Dernière mise à jour : 9 janv.


Avant l’apparition des matériaux modernes, le tennis s’inscrit dans l’héritage du jeu de paume, pratiqué pendant des siècles. Les premières raquettes utilisées dans cette discipline, puis dans les formes anciennes du tennis, étaient en bois. Leur évolution reflète à la fois les progrès techniques et la transformation du jeu.



Des frappes à la main aux premiers outils


À l’origine, le jeu de paume se joue à main nue. Mais avec l’augmentation de la vitesse et de la dureté des échanges, les joueurs cherchent rapidement à protéger leurs mains. Ils utilisent d’abord des gants, parfois renforcés. Certains modèles comportent des zones plus rigides qui annoncent, de façon rudimentaire, le rôle futur du cordage : amortir et renvoyer la balle.

Au XVe siècle, apparaissent les battoirs en bois, sortes de palettes qui permettent de frapper plus fort tout en réduisant les risques de blessure. Cette étape mène progressivement à l’invention des premières raquettes en bois.



Les premières raquettes en bois : matériaux et caractéristiques


Les raquettes en bois sont généralement fabriquées en frêne, un matériau apprécié pour sa résistance. Le cordage, élément central de la raquette, est réalisé en chanvre ou, plus couramment, en boyaux de mouton, qui offrent une bonne élasticité.

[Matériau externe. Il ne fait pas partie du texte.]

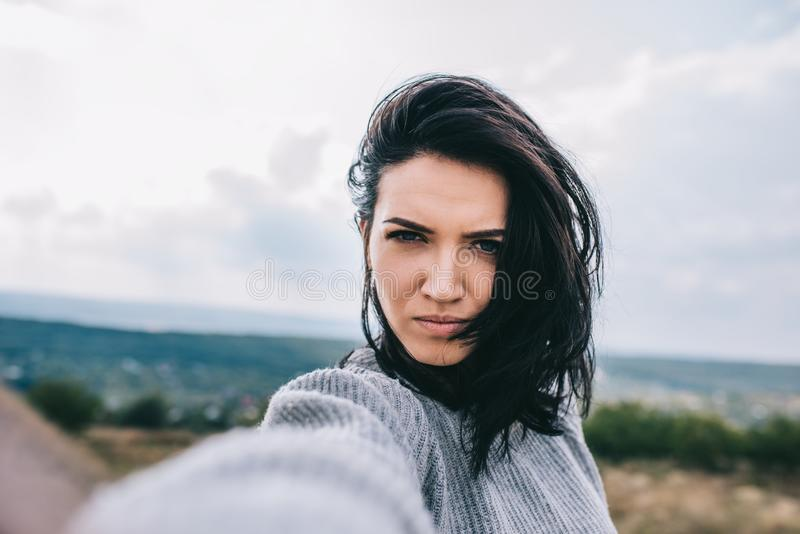 Serious young brunette woman taking self portrait and posing against meadow and overcast sky background. Cute female take selfie. From her device. People stock photo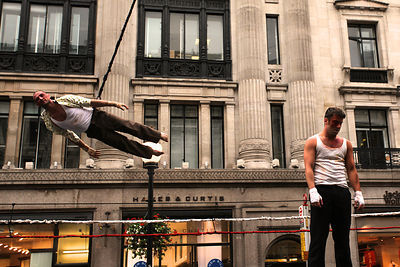 Man Flying Round Stage in London Street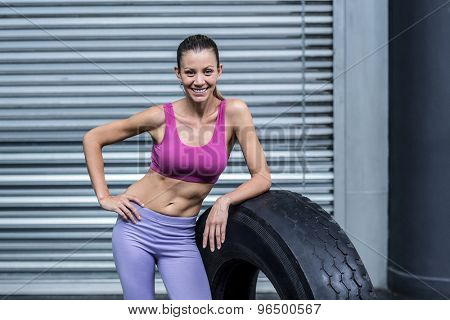 Portrait of a smiling muscular woman leaning on a tire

Une raquette en bois se compose essentiellement de trois parties :

  • la tête (cadre en bois),

  • le manche,

  • le cordage, seule zone réellement en contact avec la balle.

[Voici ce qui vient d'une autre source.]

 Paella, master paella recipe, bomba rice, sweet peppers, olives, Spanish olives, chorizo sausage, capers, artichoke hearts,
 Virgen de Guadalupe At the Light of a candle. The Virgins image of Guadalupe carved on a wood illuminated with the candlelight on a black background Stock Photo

Ces raquettes sont lourdes (environ 400 g) et mesurent autour de 66 cm. Leur tamis est nettement plus petit que celui des raquettes modernes : environ 300 cm² en moyenne, contre environ 645 cm² aujourd’hui. Cette différence rend le jeu moins tolérant aux frappes décentrées et demande davantage de précision technique.



Les années 1930 : le bois laminé


Dans les années 1930, l’apparition des raquettes en bois laminé marque une évolution importante. Elles sont fabriquées à partir de plusieurs essences (frêne, noyer, hêtre, érable…) assemblées en couches. Grâce à l’amélioration des colles, ces raquettes deviennent plus résistantes et moins sujettes à la déformation. Elles supportent mieux la tension du cordage et offrent un meilleur compromis entre contrôle, stabilité et puissance.

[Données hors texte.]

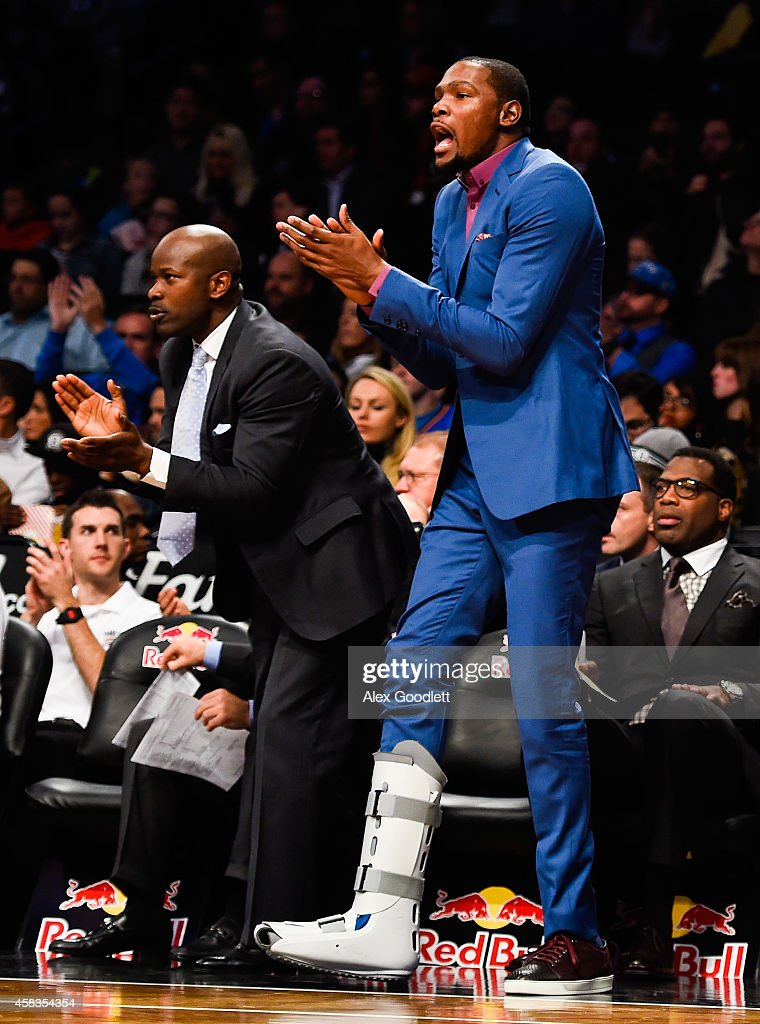 Kevin Durant of the Oklahoma City Thunder cheers in the third quarter during a game against the Brooklyn Nets at the Barclays Center on November 3...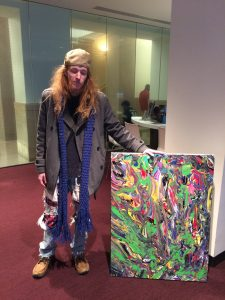 """Jacob holding a colorful abstract painting, acrylic on canvass 30""""x40"""""""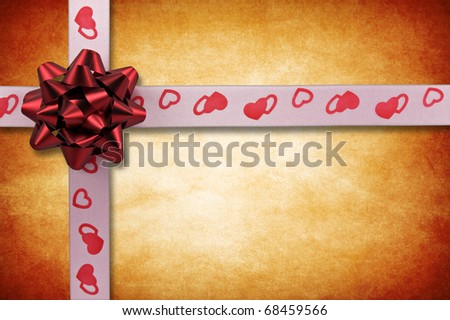 valentine's day card. ribbon with bow on grunge background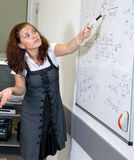 Teacher in classroom. At blackboard stock photography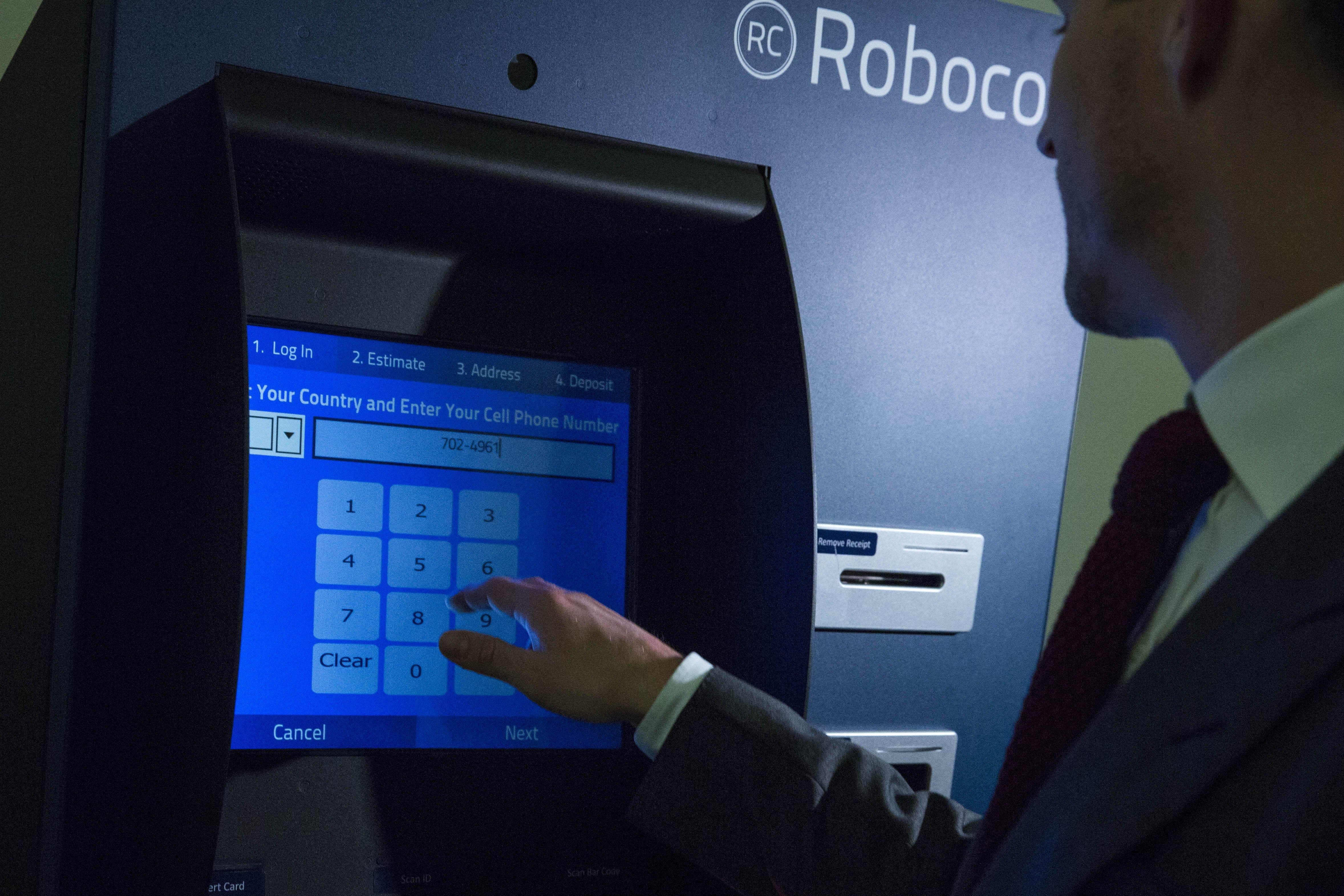 Robocoin CEO and co-founder Jordan Kelley uses the Robocoin Bitcoin ATM, during a demonstration of the ATM in the Rayburn House Office Building on Capitol Hill, April 8, 2014 in Washington.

Le remplacement progressif par de nouveaux matériaux


À partir des années 1960 et 1970, de nouveaux matériaux apparaissent et s’imposent peu à peu, avec une restitution d’énergie plus efficace et une surface de frappe plus tolérante. Les raquettes en bois restent présentes au haut niveau pendant une période de transition, notamment chez des joueurs emblématiques comme Björn Borg et John McEnroe, parmi les derniers grands joueurs à utiliser le bois.

Au début des années 1980, l’abandon progressif du bois devient définitif dans le tennis professionnel.



Dernier Grand Chelem gagné avec une raquette en bois


Le dernier tournoi du Grand Chelem remporté avec une raquette en bois est Roland-Garros 1983, gagné par Yannick Noah. Cette victoire est souvent considérée comme un repère symbolique de la fin de l’ère des raquettes en bois au plus haut niveau.